---------- Text
- Göyşaban
- Coordinates: 38°48′36″N 48°49′27″E﻿ / ﻿38.81000°N 48.82417°E
- Country: Azerbaijan
- Rayon: Lankaran

Population^{[citation needed]}
- • Total: 3,038
- Time zone: UTC+4 (AZT)
- • Summer (DST): UTC+5 (AZT)

= Göyşaban =

Göyşaban (also, Ol’khovka) is a village and municipality in the Lankaran Rayon of Azerbaijan. It has a population of 3,038.

== History ==
The history of the village dates back to ancient times. In the 1700s, the village consisted entirely of swamps. According to some reports, Azerbaijanis from Iran and Turks fleeing the Ottoman Russian War began to settle in the Lankaran lowlands. One of the settlements was this village. The swamps were drained and people began to settle in the swamps. Until 1992, it was known as Olkhovka. On April 29, 1992, Olkhovka was renamed Goyshaban.
--------------------
_Goals_
• 1. According to the text on Göyşaban, on what date was Olkhovka renamed Goyshaban?
• 2. Reproduce the text on Göyşaban from "- • Summer (DST): UTC+5" up to and including "population of 3,038.", swapping "village" for "settlement".
---------- Record extracts
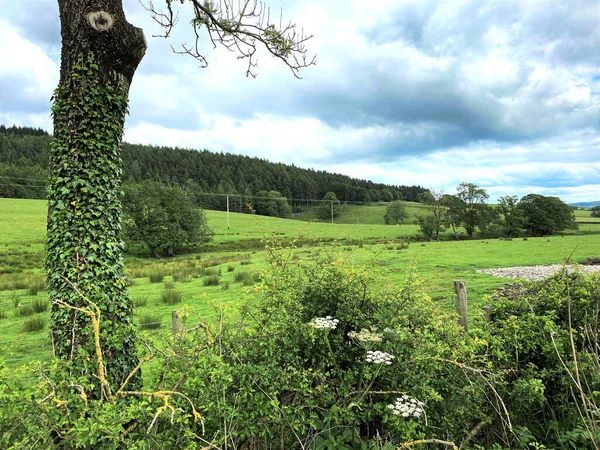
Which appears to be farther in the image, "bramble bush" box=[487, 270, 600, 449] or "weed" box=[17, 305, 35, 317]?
"weed" box=[17, 305, 35, 317]

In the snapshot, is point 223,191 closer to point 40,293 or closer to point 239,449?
point 40,293

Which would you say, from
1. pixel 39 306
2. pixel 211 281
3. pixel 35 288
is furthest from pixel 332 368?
pixel 35 288

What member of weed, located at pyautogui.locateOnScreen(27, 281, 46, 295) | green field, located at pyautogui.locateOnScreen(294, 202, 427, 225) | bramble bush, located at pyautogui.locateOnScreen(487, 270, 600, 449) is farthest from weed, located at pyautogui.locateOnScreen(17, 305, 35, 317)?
green field, located at pyautogui.locateOnScreen(294, 202, 427, 225)

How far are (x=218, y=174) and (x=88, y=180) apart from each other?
115055 mm

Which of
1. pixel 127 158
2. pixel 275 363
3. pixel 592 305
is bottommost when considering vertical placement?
pixel 275 363

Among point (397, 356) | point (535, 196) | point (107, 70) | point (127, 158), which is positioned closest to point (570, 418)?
point (397, 356)

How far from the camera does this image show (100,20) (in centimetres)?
390

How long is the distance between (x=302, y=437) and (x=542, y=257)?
77.8 feet

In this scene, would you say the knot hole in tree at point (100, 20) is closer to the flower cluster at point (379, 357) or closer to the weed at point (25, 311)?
the flower cluster at point (379, 357)

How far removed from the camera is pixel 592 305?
15.2 ft

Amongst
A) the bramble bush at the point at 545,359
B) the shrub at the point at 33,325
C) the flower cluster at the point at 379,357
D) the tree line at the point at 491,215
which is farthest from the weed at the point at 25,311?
the tree line at the point at 491,215

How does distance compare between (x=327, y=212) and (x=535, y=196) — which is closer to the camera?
(x=535, y=196)

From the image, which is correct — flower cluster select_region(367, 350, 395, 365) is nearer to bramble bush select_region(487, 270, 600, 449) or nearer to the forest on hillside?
bramble bush select_region(487, 270, 600, 449)

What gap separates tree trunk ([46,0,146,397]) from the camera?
3.71 m
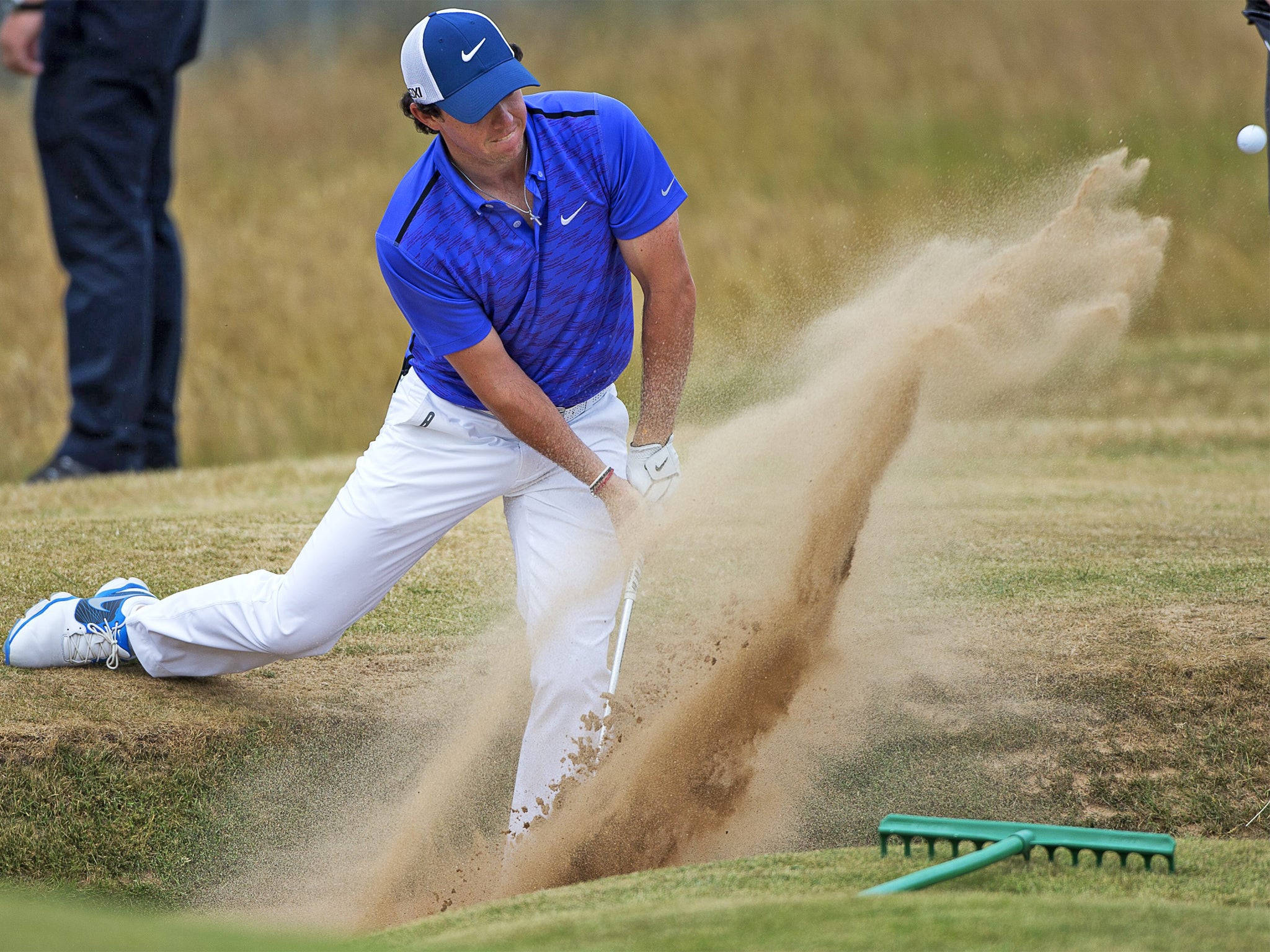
--------------------
_Correct answers_
• 1. April 29, 1992.

• 2.
- • Summer (DST): UTC+5 (AZT)

= Göyşaban =

Göyşaban (also, Ol’khovka) is a settlement and municipality in the Lankaran Rayon of Azerbaijan. It has a population of 3,038.